Sandwalk: How does Nature deal with the ENCODE publicity hype that it created?

Friday, May 09, 2014

How does Nature deal with the ENCODE publicity hype that it created?

Let's briefly review what happened in September 2012 when the ENCODE Consortium published their results (mostly in Nature).

Here's the abstract of the original paper published in Nature in September 2012 (Birney et al. 2012). Manolis Kellis (see below) is listed as a principle investigator and member of the steering committee.

The human genome encodes the blueprint of life, but the function of the vast majority of its nearly three billion bases is unknown. The Encyclopedia of DNA Elements (ENCODE) project has systematically mapped regions of transcription, transcription factor association, chromatin structure and histone modification. These data enabled us to assign biochemical functions for 80% of the genome, in particular outside of the well-studied protein-coding regions. Many discovered candidate regulatory elements are physically associated with one another and with expressed genes, providing new insights into the mechanisms of gene regulation. The newly identified elements also show a statistical correspondence to sequence variants linked to human disease, and can thereby guide interpretation of this variation. Overall, the project provides new insights into the organization and regulation of our genes and genome, and is an expansive resource of functional annotations for biomedical research.

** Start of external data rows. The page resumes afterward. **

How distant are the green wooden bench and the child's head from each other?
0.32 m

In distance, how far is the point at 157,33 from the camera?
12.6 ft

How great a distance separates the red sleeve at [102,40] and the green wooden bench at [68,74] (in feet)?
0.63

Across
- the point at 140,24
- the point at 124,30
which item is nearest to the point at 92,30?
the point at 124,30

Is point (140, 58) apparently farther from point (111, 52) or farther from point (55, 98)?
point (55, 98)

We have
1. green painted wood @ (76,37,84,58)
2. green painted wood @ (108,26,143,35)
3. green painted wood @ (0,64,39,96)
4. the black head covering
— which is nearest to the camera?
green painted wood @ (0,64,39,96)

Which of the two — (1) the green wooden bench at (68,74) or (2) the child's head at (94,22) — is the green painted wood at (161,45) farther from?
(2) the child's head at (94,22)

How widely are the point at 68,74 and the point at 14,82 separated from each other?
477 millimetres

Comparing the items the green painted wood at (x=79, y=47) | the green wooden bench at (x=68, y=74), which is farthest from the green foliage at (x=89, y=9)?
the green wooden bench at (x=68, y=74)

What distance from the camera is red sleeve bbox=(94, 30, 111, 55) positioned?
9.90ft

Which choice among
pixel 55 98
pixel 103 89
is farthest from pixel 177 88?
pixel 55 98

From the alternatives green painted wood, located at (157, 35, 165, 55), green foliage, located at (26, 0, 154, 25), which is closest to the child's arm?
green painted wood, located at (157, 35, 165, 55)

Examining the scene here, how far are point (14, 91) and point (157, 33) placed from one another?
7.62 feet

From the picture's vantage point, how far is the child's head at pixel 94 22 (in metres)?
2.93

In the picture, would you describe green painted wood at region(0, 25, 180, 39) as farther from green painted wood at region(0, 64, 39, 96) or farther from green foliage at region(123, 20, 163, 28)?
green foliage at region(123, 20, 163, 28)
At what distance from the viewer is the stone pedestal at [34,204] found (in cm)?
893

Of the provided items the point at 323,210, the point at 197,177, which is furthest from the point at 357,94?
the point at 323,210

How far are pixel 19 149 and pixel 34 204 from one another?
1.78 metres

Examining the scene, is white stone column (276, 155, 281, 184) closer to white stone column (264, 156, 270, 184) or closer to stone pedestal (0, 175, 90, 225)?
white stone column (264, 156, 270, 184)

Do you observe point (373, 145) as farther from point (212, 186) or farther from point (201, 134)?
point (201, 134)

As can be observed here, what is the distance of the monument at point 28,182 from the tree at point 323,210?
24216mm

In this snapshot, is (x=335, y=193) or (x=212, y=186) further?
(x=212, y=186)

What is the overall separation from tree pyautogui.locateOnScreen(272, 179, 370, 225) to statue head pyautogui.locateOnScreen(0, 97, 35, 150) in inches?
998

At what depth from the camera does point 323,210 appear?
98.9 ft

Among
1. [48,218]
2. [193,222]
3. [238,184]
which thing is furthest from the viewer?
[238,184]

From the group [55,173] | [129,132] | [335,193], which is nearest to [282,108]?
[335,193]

Most people reading this picked up on the idea that 80% of the genome had a function.

Here's a video produced by Nature. It features Senior Editor Magdalena Skipper and ENCODE Consortium PR frontman Ewan Birney. Pay attention to what Magdalena Skipper says at 2:24 and decide for yourself whether she thinks most of our genome is junk. (I assume that Ewan Birney approved this video.) It looks like hype to me.

Here's an article published on Sept. 5, 2012 by Nature writer Brendan Maher: ENCODE: The human encyclopaedia.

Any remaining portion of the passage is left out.